# LISTED RECORDS
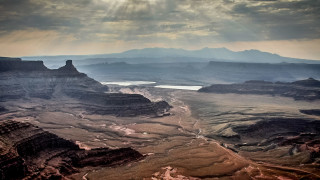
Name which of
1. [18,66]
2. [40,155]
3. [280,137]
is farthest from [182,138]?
[18,66]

# WORK INSTRUCTIONS
Can you rewrite every line of the data above, offsetting the answer coordinates by adding 7 to each number while leaving all other text and numbers unchanged? Omit the pictures from your reply.

# THE REPLY
Name which of
1. [18,66]
2. [40,155]
3. [280,137]
is farthest from [182,138]?
[25,73]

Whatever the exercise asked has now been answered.